**Given passage**
Is the following Harmonic Number Identity true?
Solution 1:
Note: OPs doubts seem reasonable to me, since the identity stated in OPs question is not correct. In the following we are going through @TunkFey's answer and try to put the focus to weak points in his argumentation. But, nevertheless I'd like to emphasize that it was a pleasure to go through his answer which was also instructive and inspiring to me.
Preliminaries
The challenge in Tunk Feys answer was to find a closed expression (at least in terms of Polylogarithms) of \begin{align*} \sum_{n=1}^\infty \frac{H_nx^n}{n^3} \end{align*} and evaluate it at $x=\frac{1}{2}$.
Raymond Manzoni has nicely demonstrated that \begin{align*} \sum_{n=1}^\infty \frac{H_nx^n}{n^2}&=\zeta(3)+\frac{1}{2}\ln x\ln^2(1-x)+\ln(1-x)\operatorname{Li}_2(1-x)\\ &\qquad+\operatorname{Li}_3(x)-\operatorname{Li}_3(1-x)\tag{1} \end{align*} Tunk Fey took this series as starting point and decided to use the same techniques as Raymond.
(Tunk Fey:) Dividing (1) by $x$ and integrating gives \begin{align*} \sum_{n=1}^\infty \frac{H_nx^n}{n^3} &=\zeta(3)\ln x+\frac12\color{red}{\int\frac{\ln x\ln^2(1-x)}{x}\ dx}+\color{blue}{\int\frac{\ln(1-x)\operatorname{Li}_2(1-x)}x\ dx}\\&+\operatorname{Li}_4(x)-\color{green}{\int\frac{\operatorname{Li}_3(1-x)}x\ dx}\tag{2} \end{align*}
The next step is to simplify \begin{align*} \color{green}{\int\frac{\operatorname{Li}_3(1-x)}x\ dx} \end{align*}
He continues with (question marks emphasis mine)
(Tunk Fey:) Using IBP to evaluate the green integral by setting $u=\operatorname{Li}_3(1-x)$ and $dv=\frac1x\ dx$, we obtain
\begin{align*} \color{green}{\int\frac{\operatorname{Li}_3(1-x)}x\ dx}&=\operatorname{Li}_3(1-x)\ln x+\int\frac{\ln x\operatorname{Li}_2(1-x)}{1-x}\ dx\qquad x\mapsto1-x\\ &\stackrel{???}{=}\operatorname{Li}_3(1-x)\ln x-\color{blue}{\int\frac{\ln (1-x)\operatorname{Li}_2(x)}{x}\ dx}.\tag{3} \end{align*}
OP: Why can we add the integrals after the substitution $x \mapsto 1-x$ in the following step? I doubt it since $\int f(x) \ \mathrm{d}x \neq \int f(1-x) \ \mathrm{d}x$ in general.

**Dataset extract**
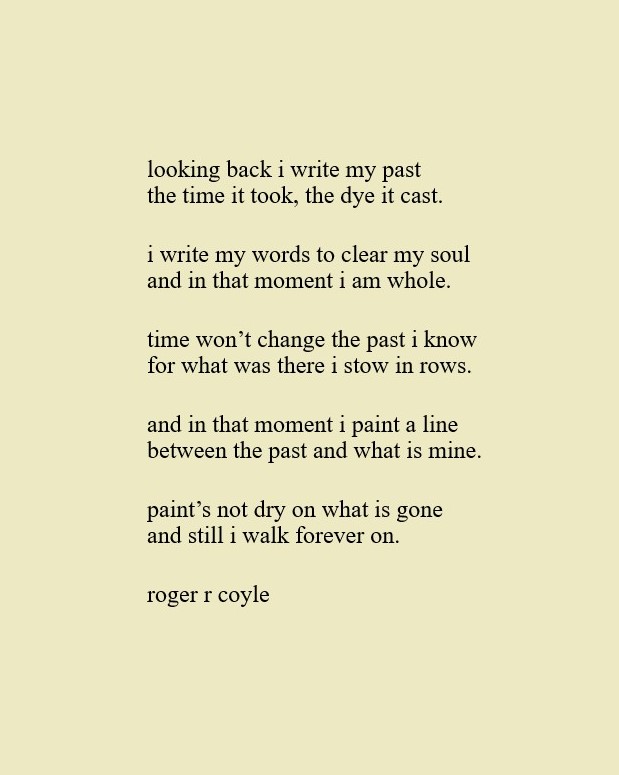 looking back i write my past
the time it took, the dye it cast.

i write my words to clear my soul
and in that moment i am whole.

time won't change the past i know
for what was there i stow in rows.

and in that moment i paint a line
between the past and what is mine.

paint's not dry on what is gone
and still i walk forever on.

roger r coyle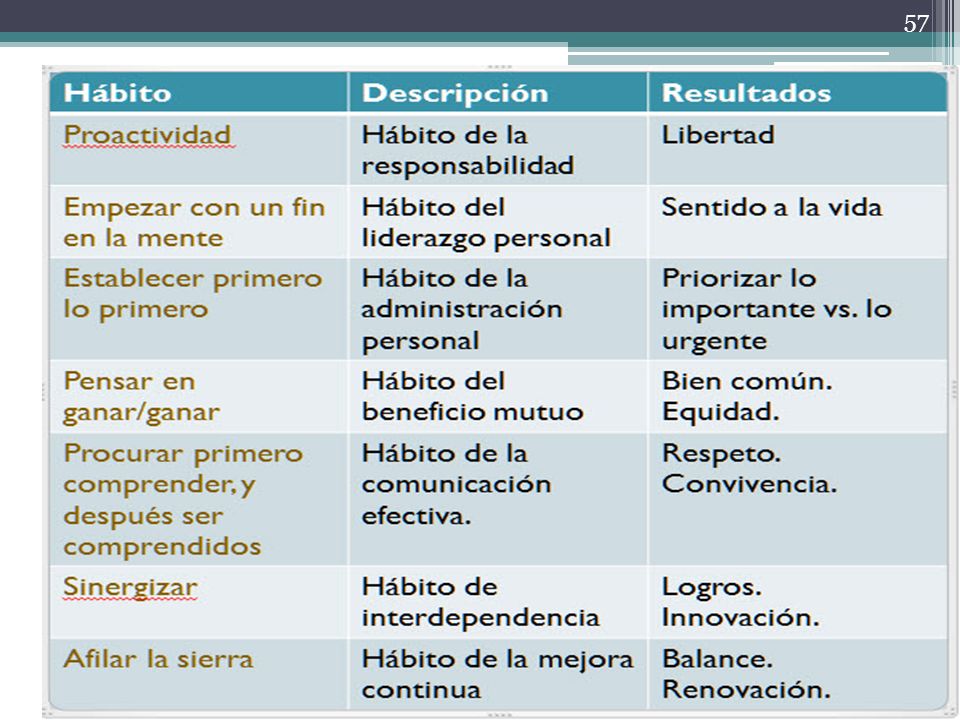 57

| Hábito | Descripción | Resultados |
|---|---|---|
| Proactividad | Hábito de la responsabilidad | Libertad |
| Empezar con un fin en la mente | Hábito del liderazgo personal | Sentido a la vida |
| Establecer primero lo primero | Hábito de la administración personal | Priorizar lo importante vs. lo urgente |
| Pensar en ganar/ganar | Hábito del beneficio mutuo | Bien común. Equidad. |
| Procurar primero comprender, y después ser comprendidos | Hábito de la comunicación efectiva. | Respeto. Convivencia. |
| Sinergizar | Hábito de interdependencia | Logros. Innovación. |
| Afilar la sierra | Hábito de la mejora continua | Balance. Renovación. |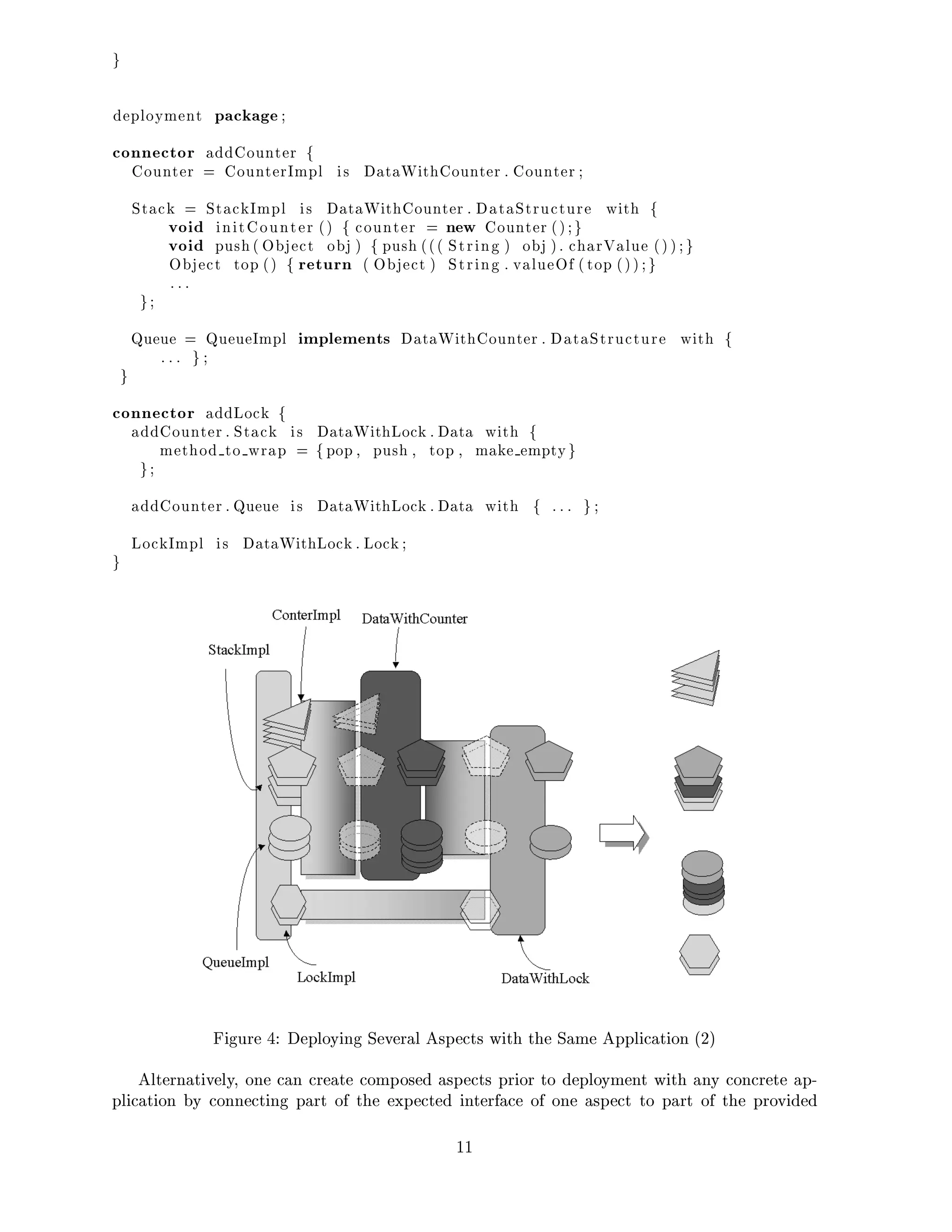 }

deployment package;

connector addCounter {
  Counter = CounterImpl is DataWithCounter.Counter;

  Stack = StackImpl is DataWithCounter.DataStructure with {
      void initCounter() {counter = new Counter();}
      void push(Object obj) {push(((String) obj).charValue());}
      Object top() {return (Object) String.valueOf(top());}
      ...
   };

  Queue = QueueImpl implements DataWithCounter.DataStructure with {
     ... };
}

connector addLock {
  addCounter.Stack is DataWithLock.Data with {
     method_to_wrap = {pop, push, top, make_empty}
   };

  addCounter.Queue is DataWithLock.Data with { ... };

  LockImpl is DataWithLock.Lock;
}

ConterImpl
DataWithCounter
StackImpl
QueueImpl
LockImpl
DataWithLock

Figure 4: Deploying Several Aspects with the Same Application (2)

Alternatively, one can create composed aspects prior to deployment with any concrete application by connecting part of the expected interface of one aspect to part of the provided

11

**Questions**
[1] Copy the harmonic number thread from "Is the following" up to and including "inspiring to me.".
[2] In the harmonic number thread, who demonstrated the series that Tunk Fey took as his starting point?
[3] Resume the harmonic number thread from the point where it stops.

**Answers by item**
[1]
Is the following Harmonic Number Identity true?
Solution 1:
Note: OPs doubts seem reasonable to me, since the identity stated in OPs question is not correct. In the following we are going through @TunkFey's answer and try to put the focus to weak points in his argumentation. But, nevertheless I'd like to emphasize that it was a pleasure to go through his answer which was also instructive and inspiring to me.

[2] Raymond Manzoni.

[3]
The substitution $x\mapsto 1-x$ is not valid in Tunk Fey's answer. We can use it e.g. in case of definite integrals by also respecting the limits of the integral. But as OP claimed in general is the substitution not admissible.
We can evalute these expressions using integration by parts to better see the difference. With $u=\frac{\ln x}{1-x}$ and $dv=\operatorname{Li}_2(1-x)dx$ we obtain \begin{align*} \int\frac{\ln x\operatorname{Li}_2(1-x)}{1-x}=\frac{1}{2}\operatorname{Li}_2^2(1-x)+C_1 \end{align*} On the other hand with $u=\frac{\ln (1-x)}{x}$ and $dv=\operatorname{Li}_2(x)dx$ we obtain for the substituted integral (3) \begin{align*} -\int\frac{\ln (1-x)\operatorname{Li}_2(x)}{x}=\frac{1}{2}\operatorname{Li}_2^2(x)+C_2\tag{4} \end{align*} with $C_1, C_2$ constants of integration.
Later on when Tunk Fey needs to determine a constant of integration he evaluates the series $\sum_{n=1}^\infty\frac{\operatorname{H}_nx^n}{n^3}$ at $x=1$. Evaluating the subexpressions at $x=1$ above give
\begin{align*} \left.\frac{1}{2}\operatorname{Li}_2^2(1-x)\right|_{x=1}&=\frac{1}{2}\operatorname{Li}_2^2(0)=0\\ \left.\frac{1}{2}\operatorname{Li}_2^2(x)\right|_{x=1}&=\frac{1}{2}\operatorname{Li}_2^2(1)=\frac{\pi^4}{72} \end{align*} The difference of the integration constants $\Delta=\frac{\pi^4}{72}$ has negative consequences when we look at the final calculation at the end.
With this incorrectly substituted expression (3) Tunk Fey obtains from (2)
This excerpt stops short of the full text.